DR. H. SUSILO BAMBANG YUDHOYONO
Diundangkan di Jakarta
pada tanggal 27 Oktober 2004
MENTERI SEKRETARIS NEGARA
REPUBLIK INDONESIA,
ttd.
PROF. DR. YUSRIL IHZA MAHENDRA
LEMBARAN NEGARA REPUBLIK INDONESIA TAHUN 2004 NOMOR 159
17
UU No. 41 Tahun 2004 tentang Wakaf
PENJELASAN ATAS
UNDANG-UNDANG REPUBLIK INDONESIA NOMOR 41 TAHUN 2004
TENTANG WAKAF
I. UMUM
Tujuan Negara Kesatuan Republik Indonesia sebagaimana diamanatkan dalam Pembukaan
Undang-Undang Dasar Negara Republik Indonesia Tahun 1945 antara lain adalah memajukan
kesejahteraan umum. Untuk mencapai tujuan tersebut, perlu menggali dan mengembangkan
potensi yang terdapat dalam pranata keagamaan yang memiliki manfaat ekonomis.
Salah satu langkah strategis untuk meningkatkan kesejahteraan umum, perlu
meningkatkan peran wakaf sebagai pranata keagamaan yang tidak hanya bertujuan
menyediakan berbagai sarana ibadah dan sosial, tetapi juga memiliki kekuatan ekonomi yang
berpotensi, antara lain untuk memajukan kesejahteraan umum, sehingga perlu dikembangkan
pemanfaatannya sesuai dengan prinsip syariah.
Praktik wakaf yang terjadi dalam kehidupan masyarakat belum sepenuhnya berjalan tertib
dan efisien sehingga dalam berbagai kasus harta benda wakaf tidak terpelihara sebagaimana
mestinya, terlantar atau beralih ke tangan pihak ketiga dengan cara melawan hukum.
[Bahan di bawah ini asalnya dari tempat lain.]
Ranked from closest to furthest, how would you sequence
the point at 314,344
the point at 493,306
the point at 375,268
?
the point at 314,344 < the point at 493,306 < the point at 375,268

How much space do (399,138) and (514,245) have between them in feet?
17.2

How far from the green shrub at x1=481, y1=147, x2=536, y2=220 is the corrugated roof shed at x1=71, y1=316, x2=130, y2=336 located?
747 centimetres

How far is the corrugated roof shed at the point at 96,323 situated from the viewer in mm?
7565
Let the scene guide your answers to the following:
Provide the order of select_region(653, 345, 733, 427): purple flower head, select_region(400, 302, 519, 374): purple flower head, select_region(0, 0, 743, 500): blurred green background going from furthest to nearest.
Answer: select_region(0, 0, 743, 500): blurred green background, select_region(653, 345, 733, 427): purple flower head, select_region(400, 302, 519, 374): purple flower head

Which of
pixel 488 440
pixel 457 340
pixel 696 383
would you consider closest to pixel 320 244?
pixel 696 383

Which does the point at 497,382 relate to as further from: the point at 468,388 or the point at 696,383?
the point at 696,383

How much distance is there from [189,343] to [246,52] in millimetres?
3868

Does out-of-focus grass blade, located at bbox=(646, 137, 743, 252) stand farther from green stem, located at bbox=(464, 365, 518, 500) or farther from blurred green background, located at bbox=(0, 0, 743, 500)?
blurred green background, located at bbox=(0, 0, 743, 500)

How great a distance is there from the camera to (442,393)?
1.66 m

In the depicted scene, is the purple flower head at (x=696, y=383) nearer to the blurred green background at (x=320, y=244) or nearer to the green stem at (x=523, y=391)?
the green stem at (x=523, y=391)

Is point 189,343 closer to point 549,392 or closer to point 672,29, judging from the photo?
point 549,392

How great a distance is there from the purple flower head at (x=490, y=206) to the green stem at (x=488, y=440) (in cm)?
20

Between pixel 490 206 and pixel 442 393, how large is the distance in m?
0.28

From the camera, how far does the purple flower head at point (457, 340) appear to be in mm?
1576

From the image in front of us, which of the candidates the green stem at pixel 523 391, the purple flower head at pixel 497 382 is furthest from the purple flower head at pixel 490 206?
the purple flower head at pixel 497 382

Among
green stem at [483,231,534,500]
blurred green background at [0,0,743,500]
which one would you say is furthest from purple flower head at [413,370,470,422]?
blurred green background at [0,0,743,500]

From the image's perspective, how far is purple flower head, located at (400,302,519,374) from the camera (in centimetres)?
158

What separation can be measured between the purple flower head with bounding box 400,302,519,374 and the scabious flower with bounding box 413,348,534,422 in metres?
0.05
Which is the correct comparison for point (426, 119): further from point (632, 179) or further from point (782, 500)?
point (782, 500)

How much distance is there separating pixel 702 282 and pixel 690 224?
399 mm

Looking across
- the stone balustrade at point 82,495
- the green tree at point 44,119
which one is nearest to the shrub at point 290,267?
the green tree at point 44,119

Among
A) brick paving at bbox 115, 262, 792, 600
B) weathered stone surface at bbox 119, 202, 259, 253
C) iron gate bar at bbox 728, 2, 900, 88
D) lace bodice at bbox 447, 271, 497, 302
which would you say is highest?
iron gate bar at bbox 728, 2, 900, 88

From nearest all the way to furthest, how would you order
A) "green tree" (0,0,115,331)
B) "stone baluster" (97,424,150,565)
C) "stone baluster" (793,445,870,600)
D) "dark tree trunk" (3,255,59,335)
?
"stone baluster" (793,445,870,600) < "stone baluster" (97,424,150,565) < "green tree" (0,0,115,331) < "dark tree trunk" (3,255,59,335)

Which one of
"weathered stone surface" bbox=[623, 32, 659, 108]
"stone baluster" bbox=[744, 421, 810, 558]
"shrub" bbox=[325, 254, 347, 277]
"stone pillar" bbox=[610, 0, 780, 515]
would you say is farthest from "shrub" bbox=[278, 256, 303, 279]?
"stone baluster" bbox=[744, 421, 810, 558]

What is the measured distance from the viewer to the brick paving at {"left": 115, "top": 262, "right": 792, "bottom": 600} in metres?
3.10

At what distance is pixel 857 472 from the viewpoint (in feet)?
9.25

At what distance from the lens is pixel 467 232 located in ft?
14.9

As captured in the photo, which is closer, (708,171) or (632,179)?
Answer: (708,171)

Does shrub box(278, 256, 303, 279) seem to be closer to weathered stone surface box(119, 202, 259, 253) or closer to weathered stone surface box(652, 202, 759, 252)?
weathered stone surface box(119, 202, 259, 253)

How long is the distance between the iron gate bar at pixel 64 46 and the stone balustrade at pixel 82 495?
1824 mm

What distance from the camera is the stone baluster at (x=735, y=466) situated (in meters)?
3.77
Keadaan
demikian itu, tidak hanya karena kelalaian atau ketidakmampuan Nazhir dalam mengelola dan
mengembangkan harta benda wakaf tetapi karena juga sikap masyarakat yang kurang peduli
atau belum memahami status harta benda wakaf yang seharusnya dilindungi demi untuk
kesejahteraan umum sesuai dengan tujuan, fungsi, dan peruntukan wakaf.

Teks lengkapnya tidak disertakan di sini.